• [Goal] Using the biography of Thurid Hetland, decide whether each statement agrees with it: (a) Hetland married the painter Erik P. Petri in 1918; (b) Hetland was an actress at the National Theater in Bergen until 1911; (c) Hetland's mother worked as a sales agent. Answer yes or no for each, quoting the words that decide it.

* START Extract to read *

- Born: July 8, 1885 Stavanger, Norway
- Died: January 18, 1963 (aged 77) Filtvet, Norway
- Occupations: Actress, singer, and preacher

= Thurid Hetland =

Norwegian actress, singer, and preacher (1885–1963)

Thurid Marie Hetland (first name also Turid; July 8, 1885 – January 18, 1963) was a Norwegian actress, singer, and preacher. She was an actress both on stage and in film, performed as a pianist, and also made a gramophone recording.

==Family==
Thurid Hetland was born in Stavanger, the daughter of the sales agent Alexander Olai Hetland (1851–1912) and the midwife Berthe Christine Pedersen (1851–?). She was the sister of the actress Cesie Hetland (1874–?). She married the Norwegian-American painter Erik P. Petri (1878–1966) in 1918.

==Life and work==
Thurid Hetland was an actress at the National Theater in Bergen from 1907 to 1909, where she first performed as a theater student. In 1910 she made appearances as a singer of romantic songs. In 1911, Hetland went on tour, including with the actor Birger Bruhn. Starting in September of the same year, she participated in the National Tour's fifth season under Ludovica Levy's management. Around 1914 she was associated with Chat Noir in Kristiania (now Oslo). In 1914, she took part in the Central Theater's Central Tour, led by Pehr Qværnstrøm, in which, among other things, she performed shows from Chat Noir and took part in several plays.

* END Extract to read *
* START Given information *

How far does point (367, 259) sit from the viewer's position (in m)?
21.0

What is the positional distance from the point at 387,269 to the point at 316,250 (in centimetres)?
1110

* END Given information *

• [Complete answer]
(a) Yes: "She married the Norwegian-American painter Erik P. Petri (1878–1966) in 1918."
(b) No: "an actress at the National Theater in Bergen from 1907 to 1909"
(c) No: "the midwife Berthe Christine Pedersen (1851–?)"